Doch Mathieu war erwachsen geworden. Zumindest ein Stückweit. Er hatte begriffen, dass es ihm nichts bringen würde, für immer der Rebell zu bleiben, sondern dass er sich einzuordnen hatte, wenn er in der Welt anerkannt werden wollte. Wenn sein Vater ihn anerkennen sollte. Manchmal jedoch glaubte Mathieu, dass Lucien es richtig gemacht hatte. Dass es ihn freier sein ließ, nicht jeden Schritt dreimal zu überdenken und auch mal nichts darauf zu geben, ob die Eltern stolz auf einen waren.
Der Schulsprecher beneidete Lucien. Das war dem Jugendlichen schon oft in den Sinn gekommen. Dessen Selbstbewusstsein lag so weit außerhalb einer für Mathieu messbaren Skala, dass es ihn beeindruckte. Egal, was geschah, der Rothaarige blieb immer souverän und selbst wenn er in eine peinliche Situation geriet, ließ er sich davon nicht unterkriegen. Er könnte nackt vor der gesamten Schule stehen und würde wahrscheinlich nicht einmal erröten.
Mathieu hingegen hatte fast ein Jahr gebraucht, um das extreme Lampenfieber abzulegen, das er gehabt hatte, wenn er vor der Schülerschaft oder auf den Lehrerkonferenzen sprechen sollte.
»Okay ... ne Stunde schaukeln? Wir können danach ja mal zum Haupthaus gehen und die verdreckten Klamotten waschen. Das war meine gute Jacke und die steht vor Dreck«, Lucien streckte die langen Beine aus und hob das Gesicht gen Himmel.

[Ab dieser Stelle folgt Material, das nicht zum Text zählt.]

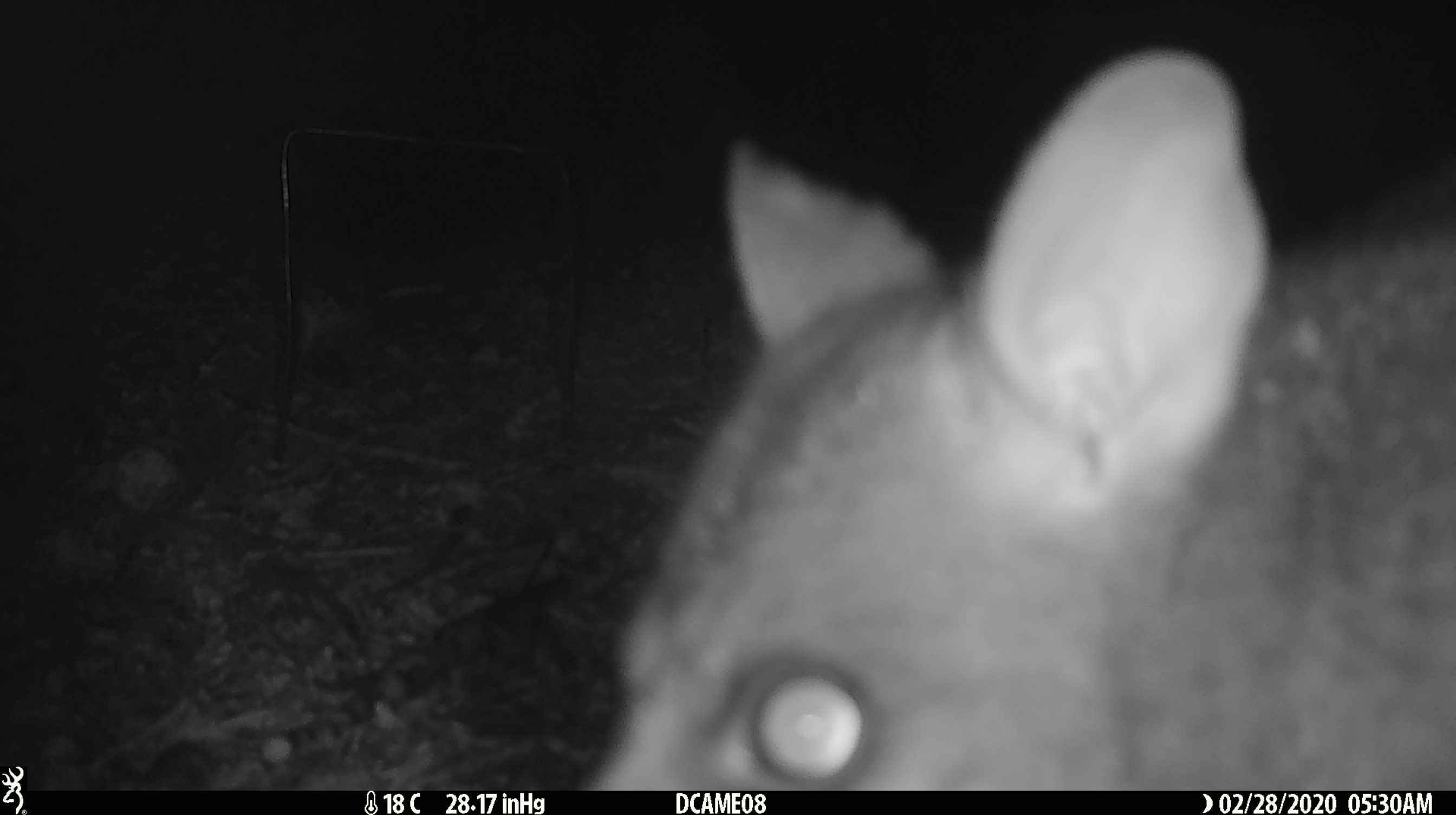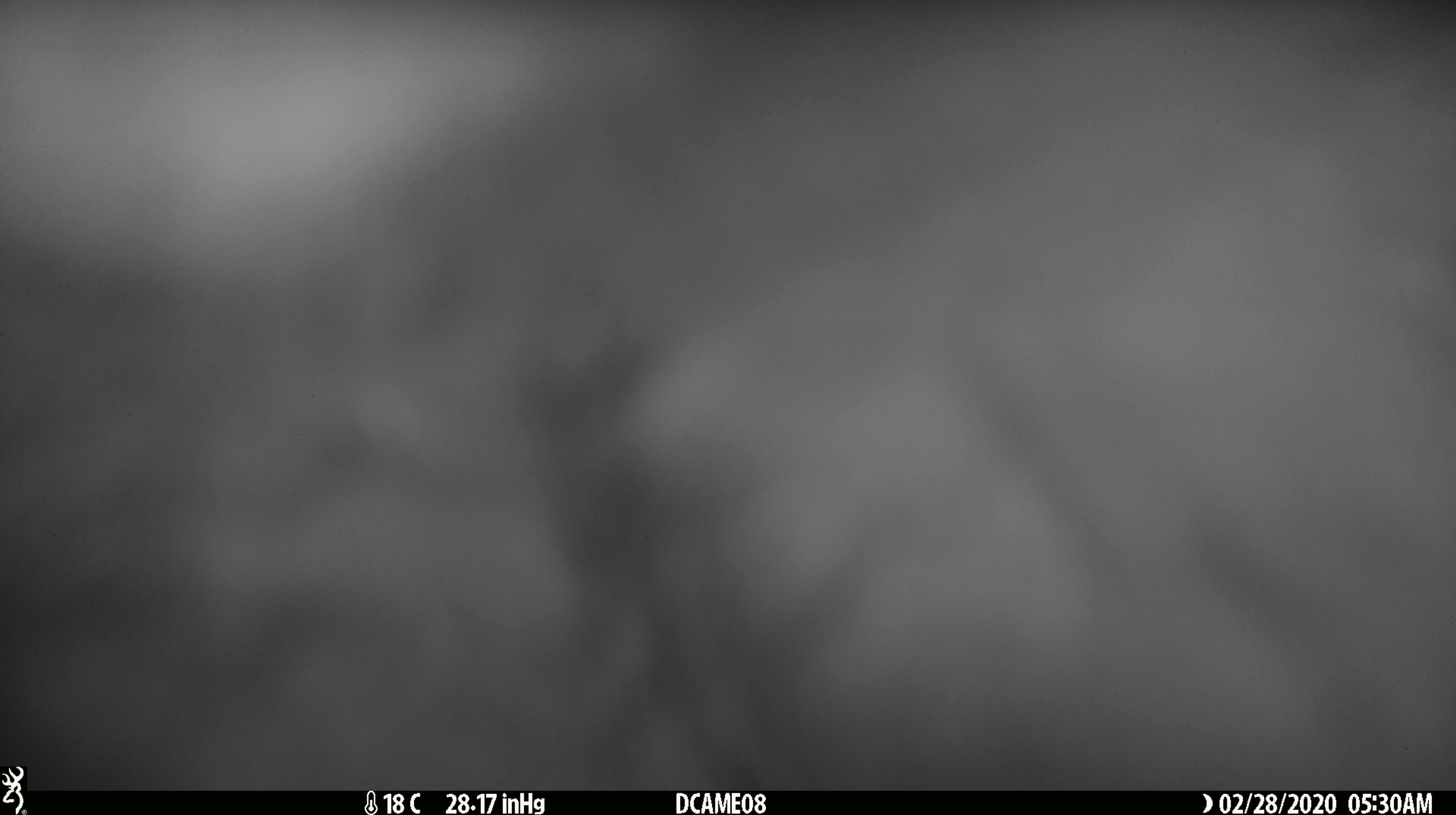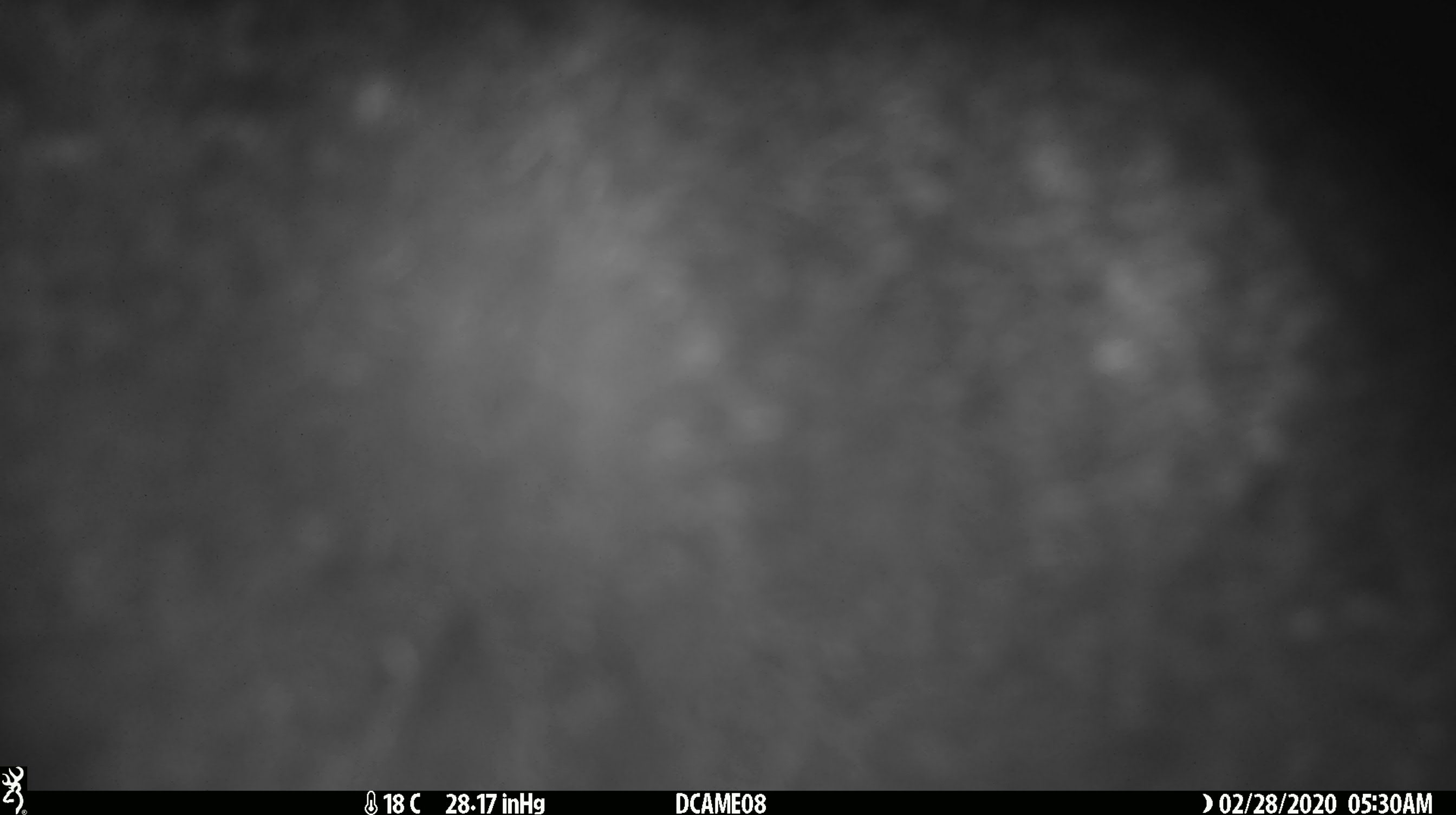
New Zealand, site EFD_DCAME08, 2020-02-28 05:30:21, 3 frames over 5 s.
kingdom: Animalia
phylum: Chordata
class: Mammalia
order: Diprotodontia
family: Phalangeridae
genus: Trichosurus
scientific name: Trichosurus vulpecula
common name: common brushtail possum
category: possum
Possum (common brushtail possum) (Trichosurus vulpecula).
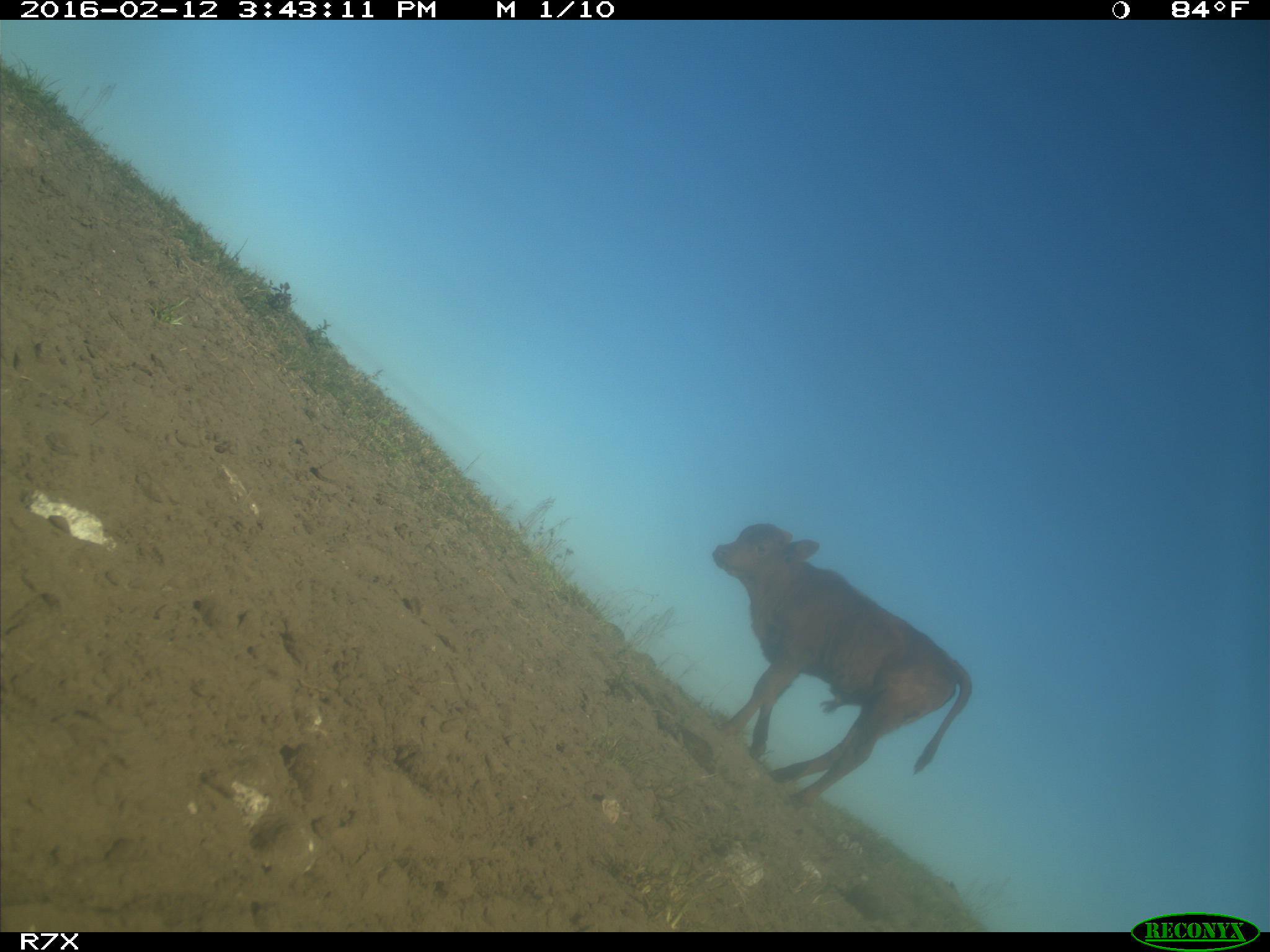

Mathieu, dem zum ersten Mal auffiel, wie lang die Haare des Anderen geworden waren, konnte nicht anders, er musste lächeln. Diese kindliche Haltung, die Lucien eingenommen hatte, berührte etwas in dem Blonden, das er nicht erklären konnte. Es ließ den Rothaarigen zerbrechlich wirken, zart. Wie etwas Flüchtiges, das man erhaschen musste, solange es da war, weil es sonst verschwand und nie wieder zurückkehrte.
Ein schmerzhaftes Gefühl, wie ein Stich und ein unbekanntes Sehnen, durchfuhr Mathieu. Wie eine dunkle Vorahnung. Angestrengt presste er für einen Moment die Augen zusammen und schob es beiseite. Er wollte nicht so fühlen und erst recht keine Angst haben vor etwas, das vielleicht niemals geschehen würde. Vermutlich sah er nur Gespenster.